そしてそれに続いて、規則的な足音が部屋に響いてきた。
「……ああ、集まってるね。それじゃあ始めようか」
全身骨で形成された、人型の骸骨が三人の顔を見て満足気に頷く。
「おいおい。暴食はともかく、怠惰が来てやがらねえんだが」
リナはそう不満げに声をあげる。それに対して魔王はニカッと笑うと、朗らかに言い放った。
「ああ、彼ね。彼なら、今大事な仕事中だから。彼の能力を捻出出来ないかって、実験の」
瞬間、リナは動いていた。椅子の上から姿を消し、魔王の眼前に現れると拳を握って振りかぶる。だが、彼女の動きはそこで止まってしまった。
「どうしたのかな?」
「……ちっ。なんでもねえよ。その実験、怠惰の危険はねえんでございますよね?」
今にも殺さんばかりの殺気が溢れる瞳で、睨みつける。それを魔王は何処吹く風といった様子で、うんと頷いた。
「出来る限り安全は考慮してるよ。もう少し、彼には頑張って貰わないといけないからね」
「……そうですか」
安堵やら殺意やらが織り交ざった複雑な顔をすると、渋々席へと戻っていく。若干ではあるものの、ある程度の安全が保証された時に表情が和らいだ憤怒を見て、リナはそっと顔を背けた。
「それじゃあ、今後について話していこうか。まず、色欲は神の子の捕縛お疲れ様」
「あー……どもです」
「ただ……一応、あっちは始末しておいて欲しかったなーって」
「あー、すんません。何も言われてなかったもんでございやがりますから」
言葉を濁しながら咎める魔王に、手をヒラヒラさせながら受け流す。その様子を見て、やれやれと肩をすくめると一つ咳払いをして、話を続ける。
「神の子の覚醒、そして捕縛が達成出来たため、サトウ 真人含む元幹部らの始末。憤怒、宮村はどんな感じですか?」
「……結構抵抗してる。暴食が頑張ってるけど、もう少しかかるかも」
「分かった。なら、そっちは引き続きで、後は……そうだな。今は一旦保留という形にしましょうか。傲慢が抵抗したせいで、少々戦力が削られてしまいましたし」
そこまで言い終えると、あと何かあるか考え込む。そして、もう無いと結論が出るとよしっと声をあげて正面を向いた。
「今回はこれくらいかな。あとは、逃げたシモン達の捕獲、または殺害くらいで。

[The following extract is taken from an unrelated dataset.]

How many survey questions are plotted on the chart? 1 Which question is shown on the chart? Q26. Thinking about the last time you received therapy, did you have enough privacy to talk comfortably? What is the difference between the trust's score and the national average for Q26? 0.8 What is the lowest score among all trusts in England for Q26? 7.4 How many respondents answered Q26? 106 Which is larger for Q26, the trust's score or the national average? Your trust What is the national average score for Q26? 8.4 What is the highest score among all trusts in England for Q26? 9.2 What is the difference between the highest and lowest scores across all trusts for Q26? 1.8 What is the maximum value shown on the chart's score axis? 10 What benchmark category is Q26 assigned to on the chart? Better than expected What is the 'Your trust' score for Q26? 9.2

強欲、頼めるかな?」
「まあ、覚えていたらね」
肩をすくめ、聞いてはいるとアピールする。解散の空気が場に流れ始めると、魔王はパンっと一つ手を叩いた。
「それじゃあ、解散。お疲れ様でした!」
明るくそう言い放ち、さっさと部屋を出ていく魔王を三者三様の態度でそれを見送る。完全に部屋から出たのを確認すると、リナはちらっと二人の様子を横目で見る。
「お前らは、どうするでございますか?」
「どうって、何が……?」
その問いかけが何を指し示しているのか伝わらず、不思議そうにシオは首を横に傾ける。
「素直にあれの命令を聞くつもりなのかって聞いてやがるんですよ!」
「ああ、そういう……」
納得した様子を見せるシオ。ただ、どう答えたものかと考え込む。この状況で、バカ正直に敵である彼と組んでいるなんて言えるはずもない。どうはぐらかしたものかと考えていると、ガタッと音が聞こえてきた。
「おい、答えないつもりでございますか?」
苛立たしげに、リナがそう言葉を投げかけると憤怒からは、鬱陶しそうな億劫な声音が返ってきた。

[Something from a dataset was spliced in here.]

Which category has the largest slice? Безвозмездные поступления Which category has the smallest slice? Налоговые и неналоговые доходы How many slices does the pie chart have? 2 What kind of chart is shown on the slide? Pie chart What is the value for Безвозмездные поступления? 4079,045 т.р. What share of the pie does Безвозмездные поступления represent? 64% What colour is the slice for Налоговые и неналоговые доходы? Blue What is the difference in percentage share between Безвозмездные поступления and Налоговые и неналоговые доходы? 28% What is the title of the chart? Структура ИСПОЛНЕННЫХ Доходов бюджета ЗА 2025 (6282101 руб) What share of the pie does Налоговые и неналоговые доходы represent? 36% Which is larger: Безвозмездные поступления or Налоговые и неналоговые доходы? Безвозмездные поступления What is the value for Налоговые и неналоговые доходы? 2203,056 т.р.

「私は、貴女達とは違う。他はどうでもいい、大事なのは私と彼。だから、別にあれの命令を聞くことに抵抗はない」
「はんっ、そうでございやがりますか」
小馬鹿にしたようなそんな態度に、しかし憤怒は何も返さない。そのまま部屋から出ていって、大きな音を立てて扉が閉まる。
「……強欲はどうするんでございやがりますか?」
その問いかけに、シオはふふんと微笑み怪しく瞳を光らせる。
「自分の使命をまっとうするだけだよ。彼の命令とか関係なくね。……それに、もう傲慢は死んでしまったんだ。ある程度切り捨てる部分を決めとかないと、苦しくなるよ」
親切心でそう最後に言い添えると、シオも憤怒に続いて部屋から出ようと足を進める。
昔から、彼女の中の何かをある程度切り捨てられたのなら、彼女はもう少し楽に生きられたのにとそう思っていた。だからこその最後の言葉。
けれど、
「……どうしろって言うんですか。誰も、死んで欲しくなかったのに」
扉が締め切るその寸前に聞こえてきた言葉のせいで、自分の言葉が正しかったのかわからなくなった。
何かを切り捨てられれば楽に生きられる。だが、苦しくとも何かを守ろうとする姿勢は間違っていない。
ならば、それならば。
彼女がそう苦しんでまで守ろうとしたものは、一体何だったのだろうか――。